If you are feeling stressed, overwhelmed, anxious or depressed, you must give particular attention to meal time, and eat at regular intervals. Remember that the stress response is very taxing on the body and you need to supply that energy. You must become a mindful eater and eat in a totally relaxed atmosphere. You must become selfish during meal times and you mustn’t be disturbed under no circumstance. If you eat at your desk, warn your colleagues and manager that you are off-limits.

DO NOT SKIP MEALS!!!

you may feel unable to eat in the morning, but in that case having something to eat, however, small is essential. It is cortisol that is telling your brain that it is in control, and YOU DO NOT WANT THAT. You must tell cortisol that YOU ARE IN CONTROL!

DO NOT EAT ON THE RUN!

If you do not give a chance to your digestive system, you will not digest the food you eat and, worse, you may feel either sleepy or bothered by gut problems. So chew your food thoroughly and mark a pause before putting that fork to your mouth. Take 2 minutes to pray, mediate, breathe or use a relaxation technique such as tapping, visualisation or gratefulness.
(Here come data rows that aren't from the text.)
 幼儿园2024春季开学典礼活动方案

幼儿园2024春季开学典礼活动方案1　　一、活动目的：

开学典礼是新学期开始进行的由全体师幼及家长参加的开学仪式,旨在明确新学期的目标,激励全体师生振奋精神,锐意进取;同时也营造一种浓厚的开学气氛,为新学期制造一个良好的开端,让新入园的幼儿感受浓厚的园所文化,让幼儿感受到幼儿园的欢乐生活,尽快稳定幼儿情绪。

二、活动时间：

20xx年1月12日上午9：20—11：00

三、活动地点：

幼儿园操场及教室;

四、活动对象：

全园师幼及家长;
AVOID EMPTY CALORIES AND WATCH YOUR CAFFEINE CONSUMPTION.

Drink plenty of water to keep you hydrated and prevent constipation, a consequence of the stress response.

Restrict alcohol intake. Be aware of side-effects of pharmaceuticals and drugs.

Burnout is a very severe condition and can lead to hospitalisation in extreme cases, with many months to recover. So, dealing with stress is the best starting point. Learn to develop healthy coping mechanisms.

Analyse your diet and lifestyle and understand that you need time to change, to adapt to change. It will require work and patience, but the majority of people who have experienced burnout, myself included, will tell you that it was a life lesson learned and that it reminds us to be more focused on ourselves and needs, and to reevaluate our priorities and focus on what is really important in life, and that is family, friends and a good job where we are allowed to grow and thrive.